On doit avoir très peur d'écrire. Ça n'est pas un acte naturel comme manger, ou faire l'amour. D'une certaine façon, c'est un acte contre nature. C'est dire à la nature qu'elle ne suffit pas, qu'il faut une autre réalité, l'imagination littéraire. 
Carlos Fuentes, écrivain mexicain décédé hier à l'âge de 83 ans.

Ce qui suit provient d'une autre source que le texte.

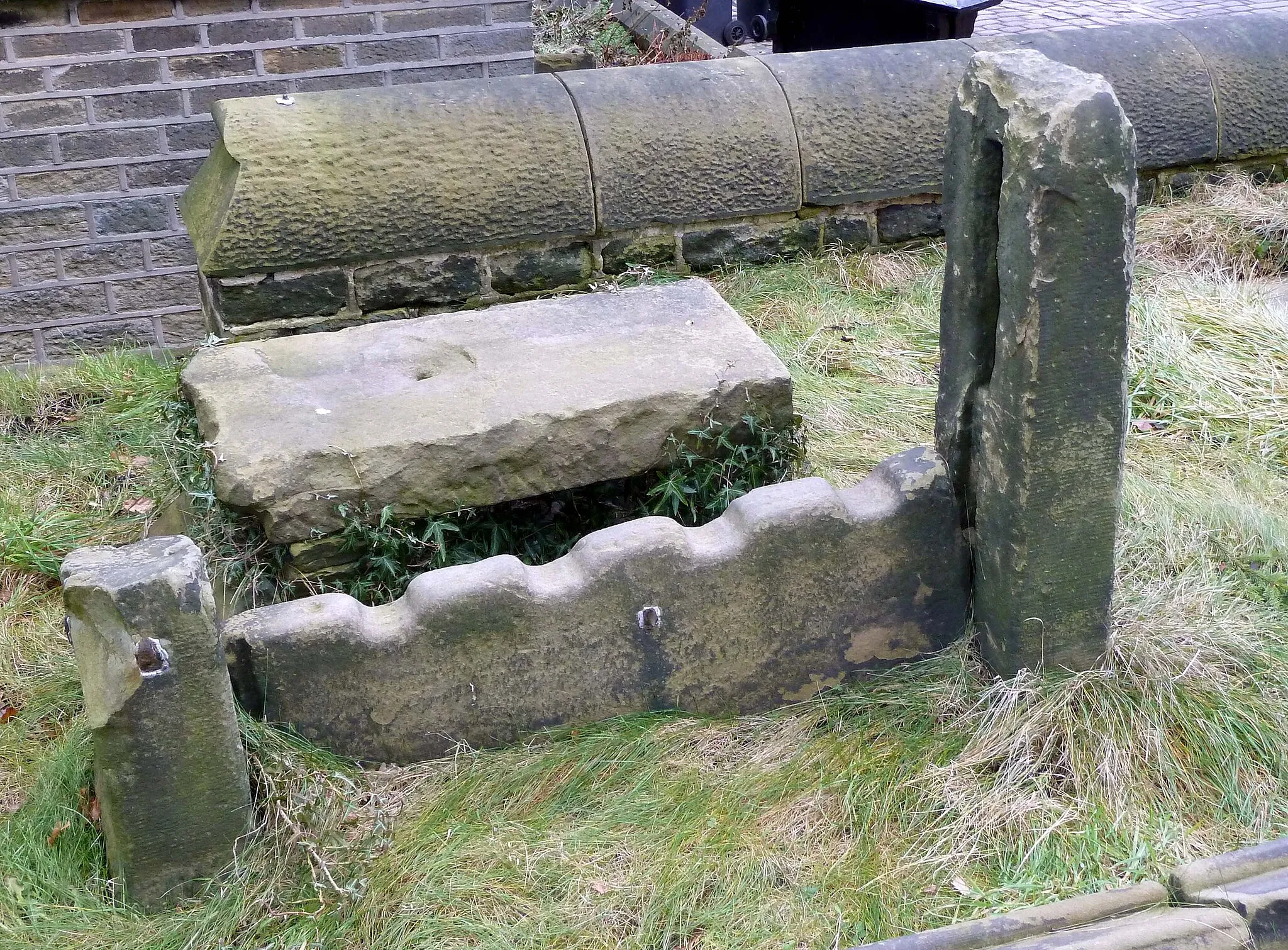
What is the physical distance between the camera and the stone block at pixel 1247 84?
4.61 m

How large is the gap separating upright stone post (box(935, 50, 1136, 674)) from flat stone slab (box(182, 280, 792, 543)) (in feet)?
2.15

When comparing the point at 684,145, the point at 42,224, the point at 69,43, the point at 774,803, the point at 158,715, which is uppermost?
the point at 69,43

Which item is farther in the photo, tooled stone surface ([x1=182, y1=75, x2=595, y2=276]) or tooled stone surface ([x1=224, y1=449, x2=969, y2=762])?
tooled stone surface ([x1=182, y1=75, x2=595, y2=276])

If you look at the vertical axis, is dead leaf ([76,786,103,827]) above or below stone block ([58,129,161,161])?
below

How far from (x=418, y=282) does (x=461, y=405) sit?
3.63 ft

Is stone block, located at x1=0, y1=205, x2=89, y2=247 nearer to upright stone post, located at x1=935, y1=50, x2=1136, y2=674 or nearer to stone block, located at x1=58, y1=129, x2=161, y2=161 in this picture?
stone block, located at x1=58, y1=129, x2=161, y2=161

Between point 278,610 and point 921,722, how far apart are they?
132 centimetres

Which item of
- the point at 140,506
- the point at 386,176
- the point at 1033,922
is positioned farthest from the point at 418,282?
the point at 1033,922

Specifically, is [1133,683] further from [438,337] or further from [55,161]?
[55,161]

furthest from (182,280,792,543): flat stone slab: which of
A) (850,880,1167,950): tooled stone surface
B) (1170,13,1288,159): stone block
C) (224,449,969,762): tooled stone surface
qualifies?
(1170,13,1288,159): stone block

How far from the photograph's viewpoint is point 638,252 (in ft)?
13.6

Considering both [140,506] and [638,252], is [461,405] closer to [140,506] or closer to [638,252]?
[140,506]

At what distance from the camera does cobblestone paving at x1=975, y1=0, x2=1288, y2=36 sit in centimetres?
965

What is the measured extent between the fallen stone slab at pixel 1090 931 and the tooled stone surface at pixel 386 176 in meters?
2.55
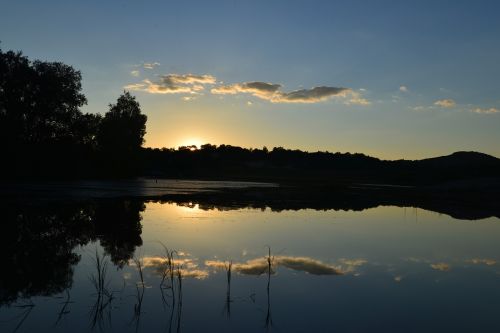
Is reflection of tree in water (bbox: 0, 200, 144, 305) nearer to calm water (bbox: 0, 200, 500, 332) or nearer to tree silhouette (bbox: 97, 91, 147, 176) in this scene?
calm water (bbox: 0, 200, 500, 332)

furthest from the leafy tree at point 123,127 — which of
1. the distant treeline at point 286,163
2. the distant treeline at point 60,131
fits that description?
the distant treeline at point 286,163

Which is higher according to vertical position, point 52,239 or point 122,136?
point 122,136

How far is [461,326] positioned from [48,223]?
18.7 m

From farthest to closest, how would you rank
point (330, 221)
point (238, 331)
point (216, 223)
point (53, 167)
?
Answer: point (53, 167) → point (330, 221) → point (216, 223) → point (238, 331)

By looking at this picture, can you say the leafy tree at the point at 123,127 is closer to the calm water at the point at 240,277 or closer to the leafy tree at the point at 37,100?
the leafy tree at the point at 37,100

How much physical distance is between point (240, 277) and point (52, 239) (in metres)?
8.81

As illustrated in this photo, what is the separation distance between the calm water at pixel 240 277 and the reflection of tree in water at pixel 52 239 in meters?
0.05

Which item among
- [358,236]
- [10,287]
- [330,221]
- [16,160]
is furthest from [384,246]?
[16,160]

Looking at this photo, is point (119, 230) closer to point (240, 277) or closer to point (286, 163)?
point (240, 277)

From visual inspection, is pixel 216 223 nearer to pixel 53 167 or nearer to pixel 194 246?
pixel 194 246

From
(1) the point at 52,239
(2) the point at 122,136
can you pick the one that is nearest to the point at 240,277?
(1) the point at 52,239

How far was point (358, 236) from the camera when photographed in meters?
22.0

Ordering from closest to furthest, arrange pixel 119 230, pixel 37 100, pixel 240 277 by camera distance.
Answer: pixel 240 277 < pixel 119 230 < pixel 37 100

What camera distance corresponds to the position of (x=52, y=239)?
17.3 metres
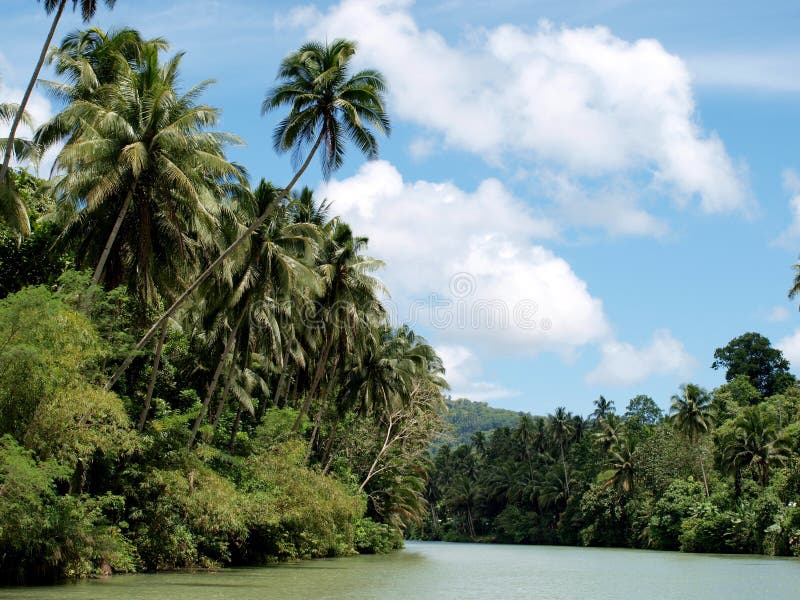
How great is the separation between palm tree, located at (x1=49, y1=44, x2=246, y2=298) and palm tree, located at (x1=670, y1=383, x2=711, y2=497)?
4454 cm

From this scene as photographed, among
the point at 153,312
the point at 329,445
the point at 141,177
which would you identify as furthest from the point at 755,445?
the point at 141,177

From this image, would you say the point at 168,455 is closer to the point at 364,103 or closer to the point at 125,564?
the point at 125,564

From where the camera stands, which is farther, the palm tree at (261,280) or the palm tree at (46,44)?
the palm tree at (261,280)

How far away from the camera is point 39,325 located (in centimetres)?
1608

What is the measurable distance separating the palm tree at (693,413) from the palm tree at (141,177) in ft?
146

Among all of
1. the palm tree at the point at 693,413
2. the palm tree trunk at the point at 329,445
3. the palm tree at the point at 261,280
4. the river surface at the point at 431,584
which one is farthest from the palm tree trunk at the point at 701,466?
the palm tree at the point at 261,280

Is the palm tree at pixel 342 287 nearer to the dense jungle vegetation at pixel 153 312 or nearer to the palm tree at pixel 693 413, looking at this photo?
the dense jungle vegetation at pixel 153 312

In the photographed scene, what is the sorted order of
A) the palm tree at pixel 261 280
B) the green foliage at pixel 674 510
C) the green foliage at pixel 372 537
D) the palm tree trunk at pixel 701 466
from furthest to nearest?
1. the palm tree trunk at pixel 701 466
2. the green foliage at pixel 674 510
3. the green foliage at pixel 372 537
4. the palm tree at pixel 261 280

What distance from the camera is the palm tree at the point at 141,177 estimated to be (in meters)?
20.5

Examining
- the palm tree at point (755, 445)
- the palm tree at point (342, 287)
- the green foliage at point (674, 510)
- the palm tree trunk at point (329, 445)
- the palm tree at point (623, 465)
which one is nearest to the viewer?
the palm tree at point (342, 287)

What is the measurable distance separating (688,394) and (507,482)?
38.6 meters

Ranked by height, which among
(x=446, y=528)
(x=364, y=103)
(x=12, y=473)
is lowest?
(x=446, y=528)

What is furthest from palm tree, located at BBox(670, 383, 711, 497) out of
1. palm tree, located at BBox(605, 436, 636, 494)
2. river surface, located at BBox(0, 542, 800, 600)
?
river surface, located at BBox(0, 542, 800, 600)

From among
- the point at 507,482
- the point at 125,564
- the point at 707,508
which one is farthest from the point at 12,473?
the point at 507,482
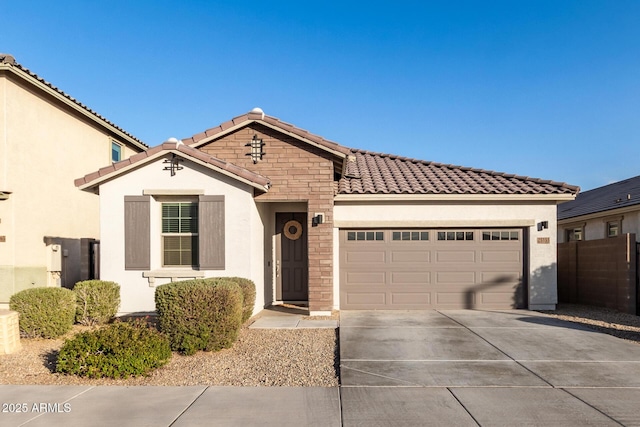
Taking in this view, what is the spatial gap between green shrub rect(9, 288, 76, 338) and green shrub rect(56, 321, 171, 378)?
2.52 meters

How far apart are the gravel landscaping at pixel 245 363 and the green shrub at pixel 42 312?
0.19 meters

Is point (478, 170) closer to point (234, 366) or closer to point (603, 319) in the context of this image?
point (603, 319)

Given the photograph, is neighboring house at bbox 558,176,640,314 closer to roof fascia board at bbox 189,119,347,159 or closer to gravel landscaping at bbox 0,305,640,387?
gravel landscaping at bbox 0,305,640,387

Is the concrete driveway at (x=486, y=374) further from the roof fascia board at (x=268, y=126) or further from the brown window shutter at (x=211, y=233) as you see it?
the roof fascia board at (x=268, y=126)

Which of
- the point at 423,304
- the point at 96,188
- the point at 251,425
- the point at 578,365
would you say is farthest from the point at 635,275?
the point at 96,188

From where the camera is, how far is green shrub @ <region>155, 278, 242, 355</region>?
7496mm

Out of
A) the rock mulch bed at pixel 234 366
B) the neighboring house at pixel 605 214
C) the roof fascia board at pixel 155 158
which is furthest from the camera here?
→ the neighboring house at pixel 605 214

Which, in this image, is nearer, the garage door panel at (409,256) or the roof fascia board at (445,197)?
the roof fascia board at (445,197)

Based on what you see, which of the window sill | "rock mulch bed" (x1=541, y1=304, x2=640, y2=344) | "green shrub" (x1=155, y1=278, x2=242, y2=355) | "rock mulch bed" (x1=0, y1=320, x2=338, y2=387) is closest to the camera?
"rock mulch bed" (x1=0, y1=320, x2=338, y2=387)

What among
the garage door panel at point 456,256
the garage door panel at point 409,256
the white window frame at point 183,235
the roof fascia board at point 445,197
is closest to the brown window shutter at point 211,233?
the white window frame at point 183,235

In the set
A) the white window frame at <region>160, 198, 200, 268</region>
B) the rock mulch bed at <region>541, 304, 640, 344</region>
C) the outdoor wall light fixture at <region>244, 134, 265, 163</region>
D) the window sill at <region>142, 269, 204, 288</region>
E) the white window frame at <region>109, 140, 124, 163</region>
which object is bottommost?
the rock mulch bed at <region>541, 304, 640, 344</region>

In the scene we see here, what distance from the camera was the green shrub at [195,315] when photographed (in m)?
7.50

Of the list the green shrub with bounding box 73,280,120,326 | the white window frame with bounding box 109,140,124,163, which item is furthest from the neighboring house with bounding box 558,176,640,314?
the white window frame with bounding box 109,140,124,163

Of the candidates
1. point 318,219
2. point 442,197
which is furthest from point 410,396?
point 442,197
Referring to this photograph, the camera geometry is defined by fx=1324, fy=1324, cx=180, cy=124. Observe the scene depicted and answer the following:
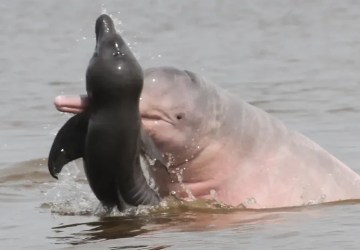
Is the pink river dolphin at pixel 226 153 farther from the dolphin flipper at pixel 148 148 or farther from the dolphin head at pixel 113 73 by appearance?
the dolphin head at pixel 113 73

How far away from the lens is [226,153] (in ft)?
24.1

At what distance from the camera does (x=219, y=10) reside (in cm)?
2081

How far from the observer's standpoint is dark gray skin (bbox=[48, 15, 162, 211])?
21.8 feet

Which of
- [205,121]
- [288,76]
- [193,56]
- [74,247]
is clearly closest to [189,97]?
[205,121]

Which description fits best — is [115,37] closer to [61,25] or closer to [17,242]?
[17,242]

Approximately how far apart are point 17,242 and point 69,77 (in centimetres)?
841

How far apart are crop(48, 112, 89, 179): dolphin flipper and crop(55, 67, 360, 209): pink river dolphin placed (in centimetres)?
36

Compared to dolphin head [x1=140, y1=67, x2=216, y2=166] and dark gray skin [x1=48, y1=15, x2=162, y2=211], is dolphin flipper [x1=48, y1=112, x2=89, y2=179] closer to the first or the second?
dark gray skin [x1=48, y1=15, x2=162, y2=211]

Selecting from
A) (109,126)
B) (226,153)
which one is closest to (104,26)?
(109,126)

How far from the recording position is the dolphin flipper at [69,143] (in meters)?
6.85

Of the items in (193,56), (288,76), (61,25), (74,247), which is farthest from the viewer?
(61,25)

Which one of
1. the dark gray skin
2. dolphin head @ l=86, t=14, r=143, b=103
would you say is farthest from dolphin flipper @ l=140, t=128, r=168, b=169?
dolphin head @ l=86, t=14, r=143, b=103

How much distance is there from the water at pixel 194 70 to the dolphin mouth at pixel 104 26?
3.43 feet

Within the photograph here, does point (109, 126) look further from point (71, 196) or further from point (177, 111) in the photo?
point (71, 196)
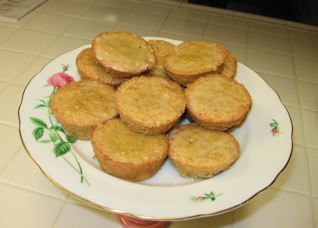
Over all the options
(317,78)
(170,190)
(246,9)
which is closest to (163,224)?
(170,190)

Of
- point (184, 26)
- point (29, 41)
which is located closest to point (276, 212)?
point (184, 26)

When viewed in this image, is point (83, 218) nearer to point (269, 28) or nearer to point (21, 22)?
point (21, 22)

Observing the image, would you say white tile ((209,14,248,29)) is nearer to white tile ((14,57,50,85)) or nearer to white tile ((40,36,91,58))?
white tile ((40,36,91,58))

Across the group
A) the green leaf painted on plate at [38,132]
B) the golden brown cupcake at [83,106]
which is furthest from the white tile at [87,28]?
the green leaf painted on plate at [38,132]

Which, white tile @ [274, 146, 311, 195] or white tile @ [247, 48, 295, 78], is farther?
white tile @ [247, 48, 295, 78]

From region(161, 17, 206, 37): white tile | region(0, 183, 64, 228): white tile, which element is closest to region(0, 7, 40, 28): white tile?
region(161, 17, 206, 37): white tile

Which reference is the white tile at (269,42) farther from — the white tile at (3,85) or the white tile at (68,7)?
the white tile at (3,85)
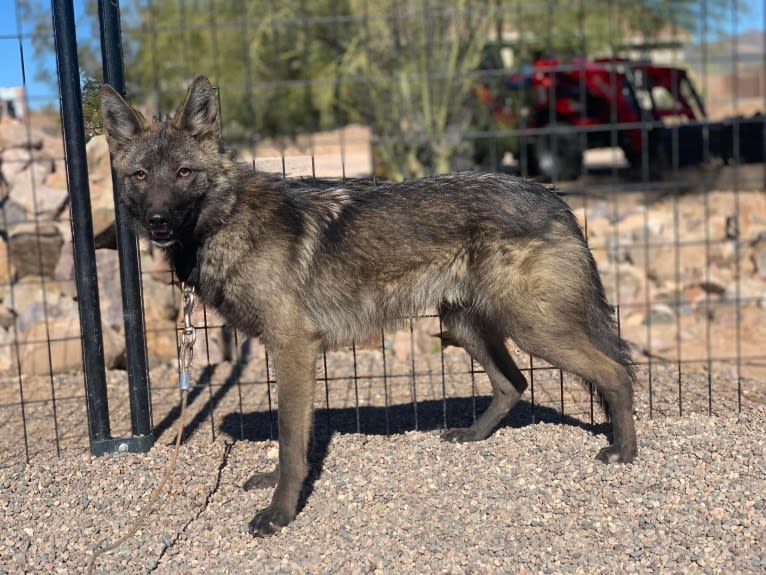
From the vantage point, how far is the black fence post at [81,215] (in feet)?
15.4

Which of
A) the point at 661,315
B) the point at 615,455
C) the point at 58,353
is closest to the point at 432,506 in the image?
Answer: the point at 615,455

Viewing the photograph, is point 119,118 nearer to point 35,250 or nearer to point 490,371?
point 490,371

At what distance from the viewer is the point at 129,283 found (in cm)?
501

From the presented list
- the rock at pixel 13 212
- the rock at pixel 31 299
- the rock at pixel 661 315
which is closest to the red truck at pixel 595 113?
the rock at pixel 661 315

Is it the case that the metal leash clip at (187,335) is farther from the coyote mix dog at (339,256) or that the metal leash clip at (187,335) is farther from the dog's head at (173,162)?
the dog's head at (173,162)

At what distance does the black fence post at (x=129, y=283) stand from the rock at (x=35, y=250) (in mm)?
3846

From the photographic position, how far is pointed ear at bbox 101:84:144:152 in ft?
14.2

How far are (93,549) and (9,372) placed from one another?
398cm

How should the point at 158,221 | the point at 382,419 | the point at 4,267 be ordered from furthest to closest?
the point at 4,267
the point at 382,419
the point at 158,221

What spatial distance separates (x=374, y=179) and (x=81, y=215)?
1607 mm

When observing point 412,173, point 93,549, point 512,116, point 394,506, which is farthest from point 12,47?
point 512,116

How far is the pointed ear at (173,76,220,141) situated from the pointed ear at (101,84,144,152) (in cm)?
20

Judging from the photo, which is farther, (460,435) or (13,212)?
(13,212)

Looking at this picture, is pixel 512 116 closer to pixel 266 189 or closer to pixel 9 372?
pixel 9 372
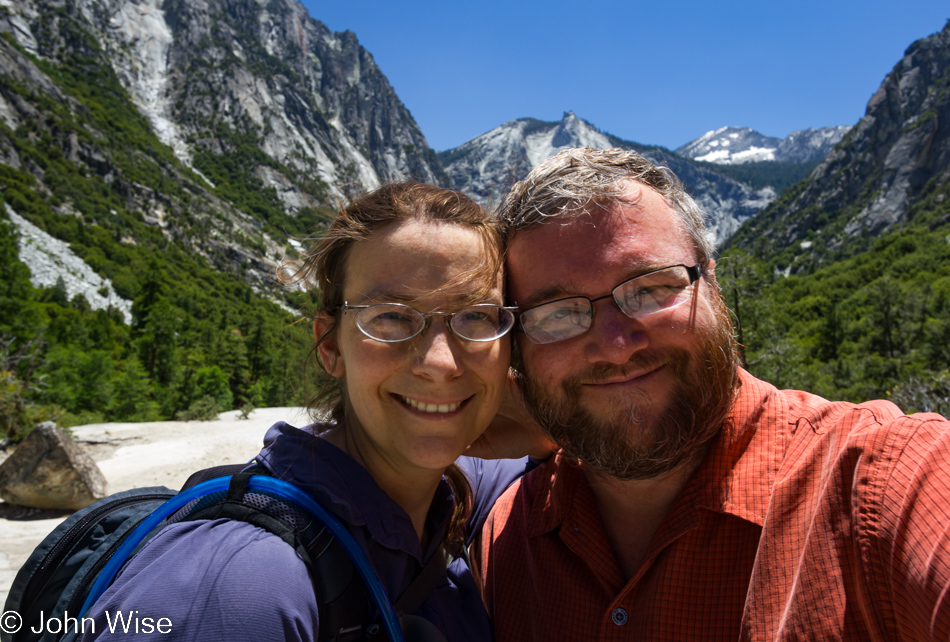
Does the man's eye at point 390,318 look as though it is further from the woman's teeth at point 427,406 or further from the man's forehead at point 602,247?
the man's forehead at point 602,247

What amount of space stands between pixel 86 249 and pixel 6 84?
38.6m

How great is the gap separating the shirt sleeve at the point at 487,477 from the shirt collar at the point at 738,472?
0.38m

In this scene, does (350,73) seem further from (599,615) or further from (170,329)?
(599,615)

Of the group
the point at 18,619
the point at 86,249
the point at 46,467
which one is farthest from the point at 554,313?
the point at 86,249

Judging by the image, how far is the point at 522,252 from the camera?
75.2 inches

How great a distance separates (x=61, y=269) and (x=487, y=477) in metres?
71.0

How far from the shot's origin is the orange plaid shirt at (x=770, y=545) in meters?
1.11

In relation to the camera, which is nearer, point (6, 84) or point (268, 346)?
point (268, 346)

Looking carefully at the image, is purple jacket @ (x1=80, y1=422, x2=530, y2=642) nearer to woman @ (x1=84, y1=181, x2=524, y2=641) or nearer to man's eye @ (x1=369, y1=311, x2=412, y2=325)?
woman @ (x1=84, y1=181, x2=524, y2=641)

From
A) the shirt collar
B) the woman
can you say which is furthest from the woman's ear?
the shirt collar

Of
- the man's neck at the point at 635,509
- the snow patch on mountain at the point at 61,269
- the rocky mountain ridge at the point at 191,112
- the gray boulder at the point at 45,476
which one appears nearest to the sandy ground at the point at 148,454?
the gray boulder at the point at 45,476

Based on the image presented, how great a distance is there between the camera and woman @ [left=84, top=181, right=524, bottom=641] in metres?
1.56

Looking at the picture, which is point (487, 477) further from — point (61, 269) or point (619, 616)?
point (61, 269)

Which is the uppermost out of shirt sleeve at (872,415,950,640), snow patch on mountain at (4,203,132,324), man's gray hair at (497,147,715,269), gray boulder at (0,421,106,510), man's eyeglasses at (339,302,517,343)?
snow patch on mountain at (4,203,132,324)
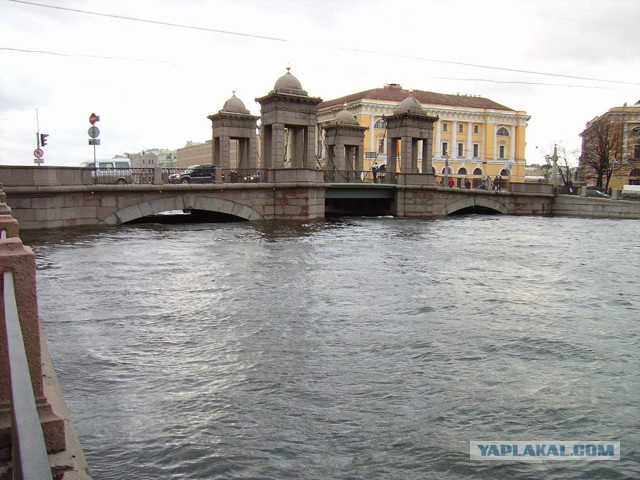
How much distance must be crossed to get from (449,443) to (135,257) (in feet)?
39.9

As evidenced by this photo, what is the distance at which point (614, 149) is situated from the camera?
212 ft

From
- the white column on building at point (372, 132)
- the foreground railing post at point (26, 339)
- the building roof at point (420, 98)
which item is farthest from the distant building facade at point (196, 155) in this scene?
the foreground railing post at point (26, 339)

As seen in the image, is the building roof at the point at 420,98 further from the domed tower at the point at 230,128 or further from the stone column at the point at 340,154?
the domed tower at the point at 230,128

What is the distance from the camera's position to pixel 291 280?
12.5 m

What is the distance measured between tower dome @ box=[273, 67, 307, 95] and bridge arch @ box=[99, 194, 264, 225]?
21.5ft

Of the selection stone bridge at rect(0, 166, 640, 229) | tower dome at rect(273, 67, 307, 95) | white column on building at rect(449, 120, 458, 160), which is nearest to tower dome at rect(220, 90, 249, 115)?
tower dome at rect(273, 67, 307, 95)

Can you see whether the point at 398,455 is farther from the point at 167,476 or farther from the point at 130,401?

Bernard Noël, le corps du verbe, volume collectif proposé par Fabio Scotto, poète, traducteur et professeur à l’université de Bergame, sous forme d’hommage à l’écrivain – pour ainsi dire en remerciement de son œuvre – inclut, à son début et à son terme, trois textes inédits du poète ("Les mots recousus", "Le jardin d’encre", "Une rupture en soi"), et un important dossier, intitulé "L’outrage". Ce dernier publie les actes et les témoignages récoltés lors du procès intenté, en 1973, à l’auteur du Château de Cène, pour outrage aux mœurs, pour l’édition saisie d’un livre publié alors sous pseudonyme (Urbain d’Orlhac). On lira, peut-être tout d’abord, avec un plaisir certain cet "Outrage", rédigé et documenté par l’écrivain Jean Frémon. Le matériau biographique manipulé, issu notamment des conversations de Jean Frémon avec Bernard Noël, nous autorise à entrer de plein pied dans la souffrance et la colère d’une œuvre dont l’auteur n’hésite pas, comme les personnages de ses récits, à "s’étudier jusqu’à la douleur".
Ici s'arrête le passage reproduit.